In Sansho the basic idea of the film is set up as a father tells his son: "Without mercy, man is not a human being." This is the main thing explored here as a family is again subject to oppression and domination, scraping by as best they can to survive. The father is a minor regional leader whose controversial position sympathizing with local peasants causes him to be ostracized to an outlying post. When his family travels to meet him they are kidnapped and sold into slavery and prostitution, separating the mother from her children. The children learn to survive under the cruel bailiff Sansho, who deals out harsh punishments for those who try to escape his slave camp or break any of his rules - the young brother Zushio helps Sansho enforce his rules, moving far away from the principles he'd been taught while his sister Anju manages to continue to show mercy and kindness to others but becomes more meek and hopeless as she sees her brother's humanity fading. When they learn that their mother - long assumed dead - is still alive, they both renew their hope and take an opportunity to escape to try to reunite with her.

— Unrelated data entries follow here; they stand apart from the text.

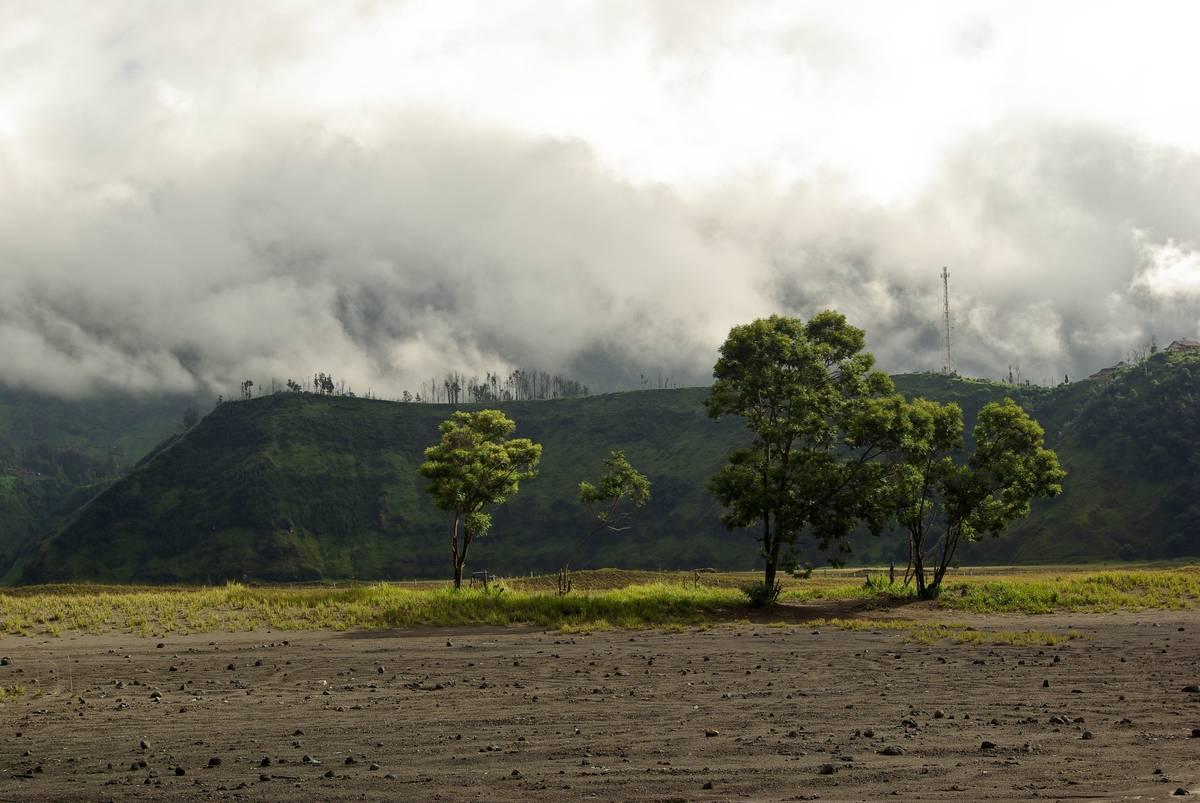 Кальдера, где расположен вулкан Бромо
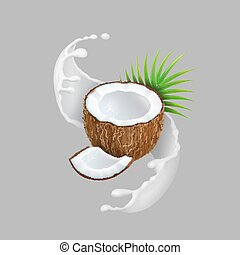 Coconut and milk splash. Natural fruit Realistic vector...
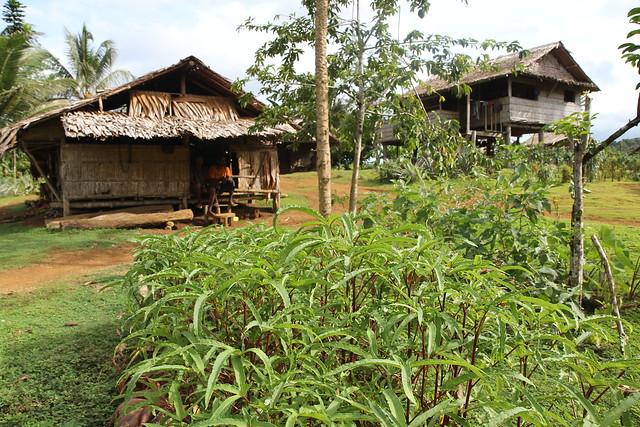 Solomon Islands Agricultural Quarantine Service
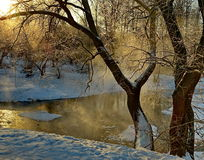 Winter evening. At the pond shore Stock Images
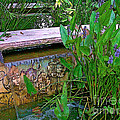 Garden Pond by Herb Paynter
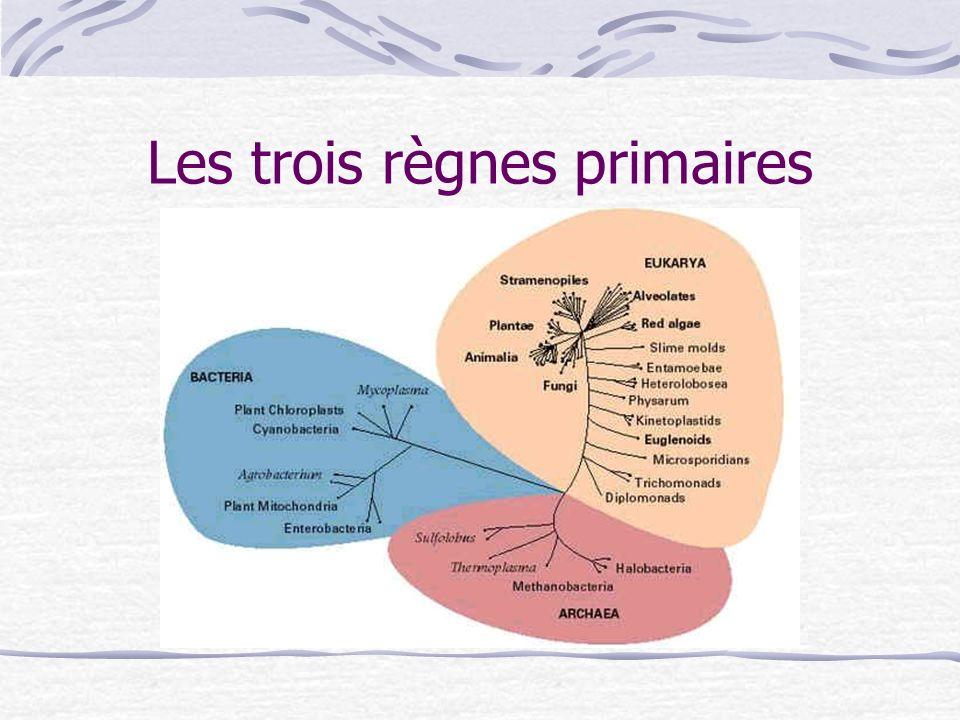 Les trois règnes primaires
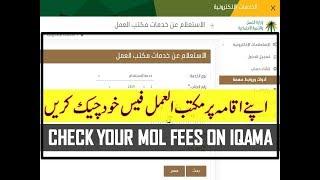 Saudi Arabia renewal iqama tax & iqama Chaka Jawazat fees  in Hindi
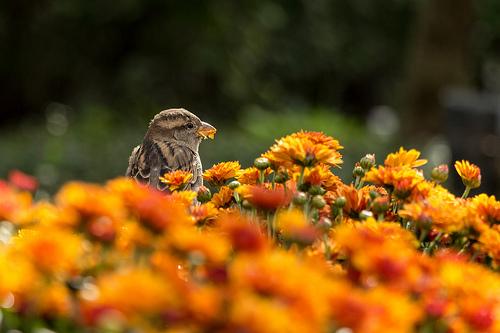夢占いで小鳥の意味/解釈は?!恋愛の行方を表しています。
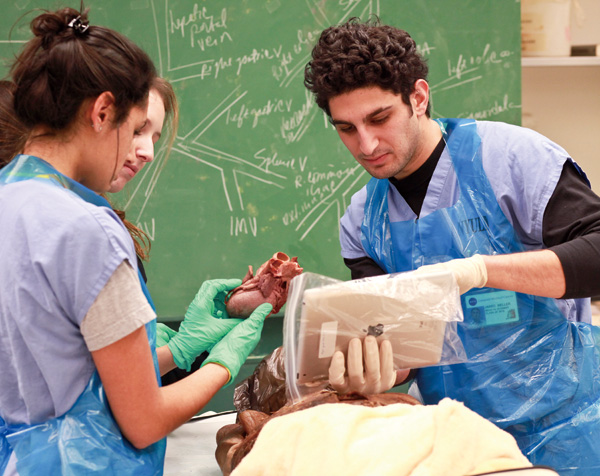 A medical use an iPad, containing the course curriculum, during an anatomy class at the New York University School of Medicine in New York, Dec. 19, 2...
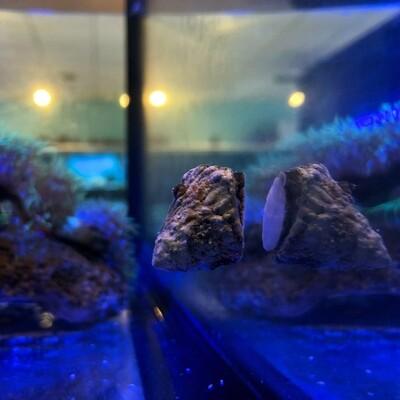 Astraea Turbo Snail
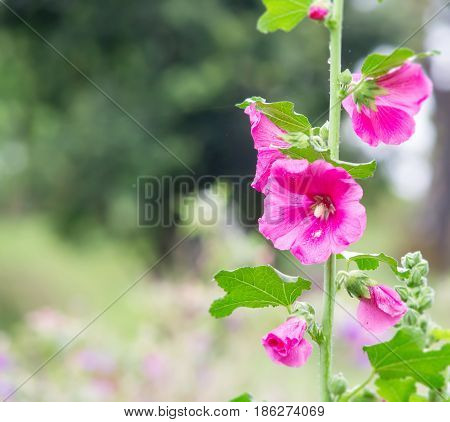 A pink holly hock flower in the garden with copy space for wording on left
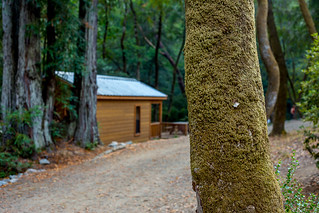 Madrone Cabins, Samuel P. Taylor State Park | by Weekend del Sol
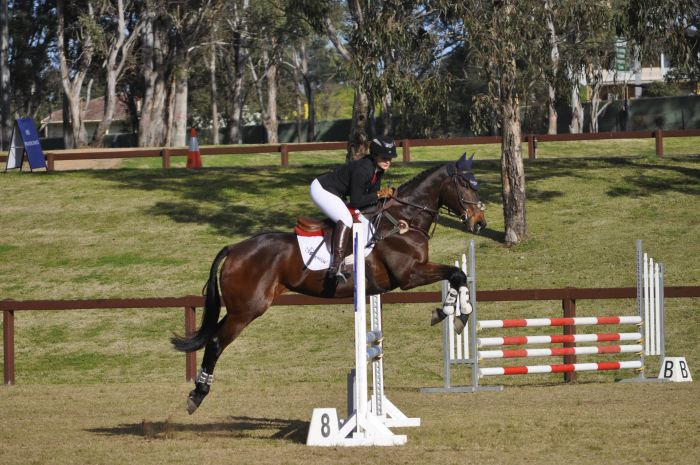 **REDUCED** Competitive Show Jumper **REDUCED**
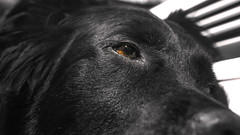 Tired, but still watching 🐶 (Jeffrey Camphens) Tags: dog black blackandwhite white focus sharp animal animals nature closeup macro nikon d3300 35mm pet portrait cute eye eyes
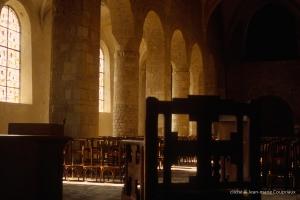Faverney_1-2007-basilique-14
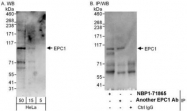 NBP1-71865 - EPC1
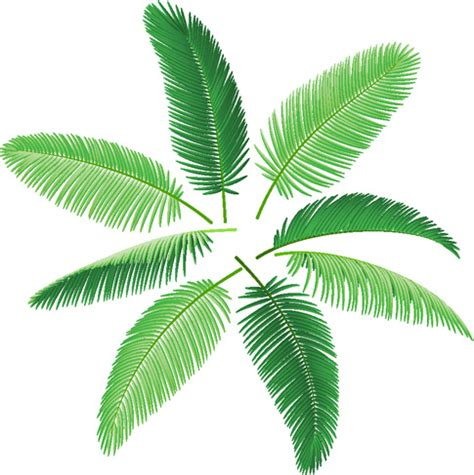 leaf pattern cdr set of green palm leaves vector free vector in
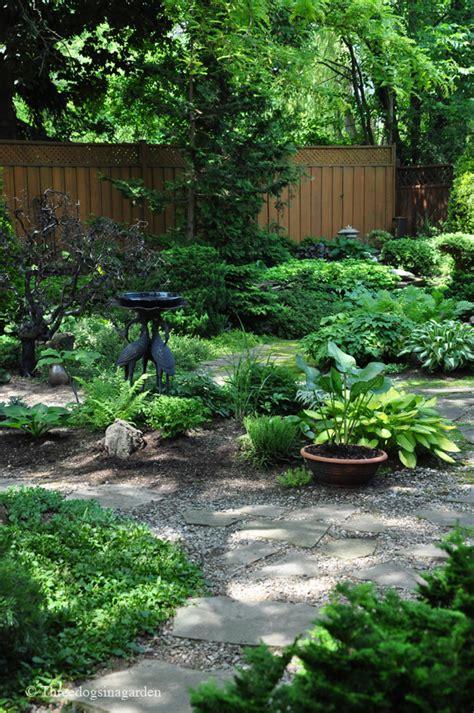 focal point in garden three dogs in a garden creating a focal point part 2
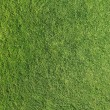 Grass texture — Stock Photo #5627919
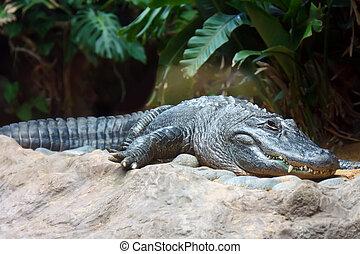 agua, cocodrilo, descansar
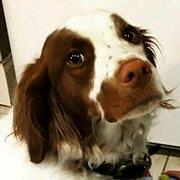 Adult brittany spaniel for sale — photo 2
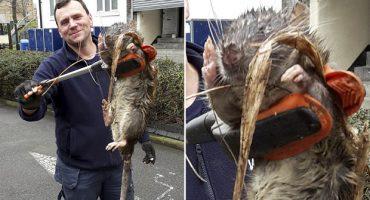 Exterminador encuentra una mega rata en un parque de Londres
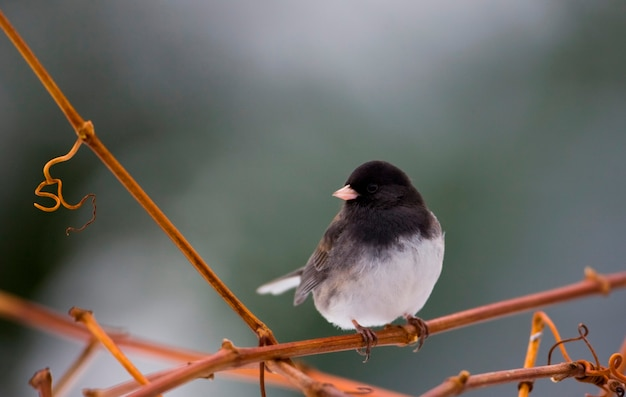 Small bird perching on vine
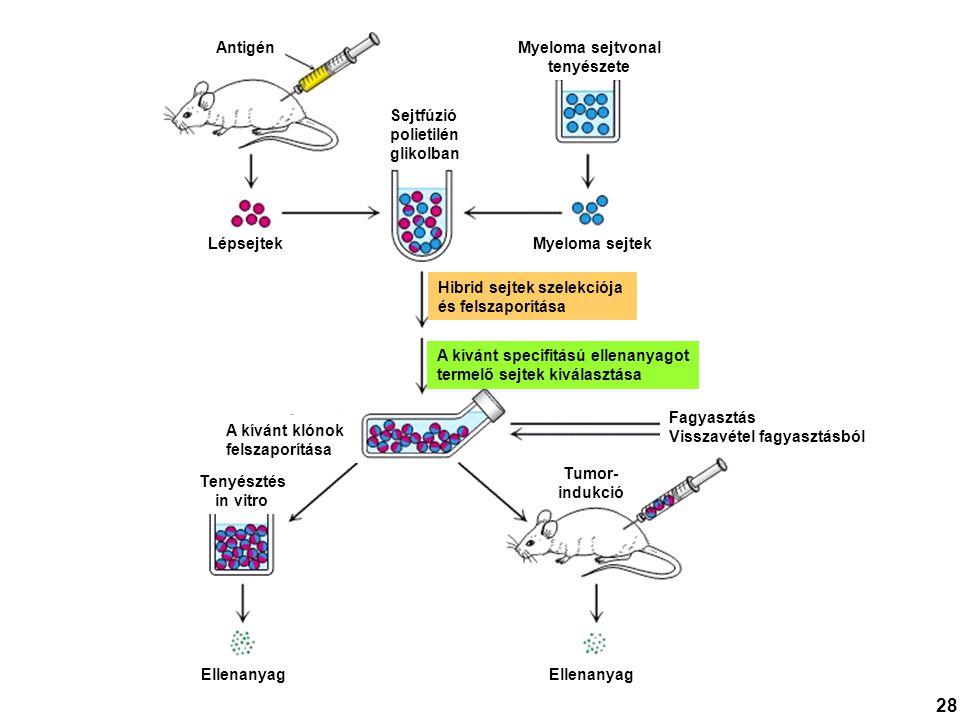 Antigén Lépsejtek Ellenanyag Myeloma sejtek Myeloma sejtvonal tenyészete Hibrid sejtek szelekciója és felszaporítása Sejtfúzió polietilén glikolban A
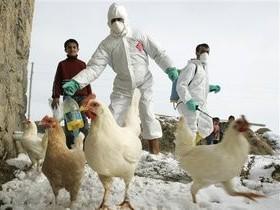 птичий,грипп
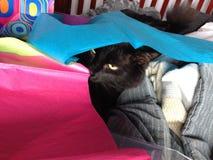 Ash black. Black kitty pink Royalty Free Stock Photos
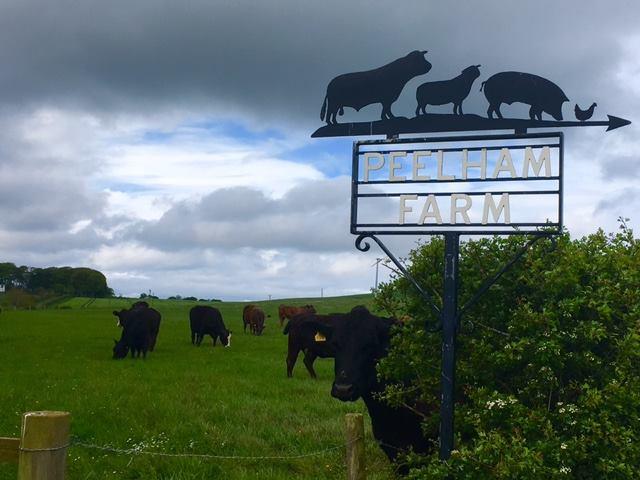 Peelham Farm.jpg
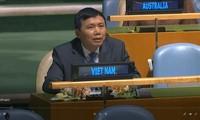 越南承诺促进发挥联合国宪章和国际法的作用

The film's grim tone and downbeat ending seem to be considered a real downer by many but for me it's only by these kinds of trials that the humanity they put on display - where the brother overcomes the easier route to success by willfully choosing kindness rather than maintaining a position within Sansho's camp - can be truly earned and believed. Without the harshness of much of what preceded it the emotionally gripping final scenes would've had a greatly diminished impact. And again, we find a family tested, with the son yielding - temporarily - to the wrong path and the women taking whatever option is available to them to survive. It's a brutal look at how the lack of mercy saps one's humanity, a hard lesson learned, but in Mizoguchi's hands it's also delivered as a complex,  beautiful, even poetic rumination on what it means to be human. The film ups the ante of the earlier works by following out several shifts in tone and the meanings attributed to several characters. Unlike the "Fallen women" films, this one centers on both brother and sister primarily. not just on the female half of the story and it's interesting to see how his approach plays out with the male character. It's a masterwork where the other films are great, and it puts Mizoguchi for me in the first ranks of Japanese directors, one whose films I'm now gonna have to do a lot of work to explore.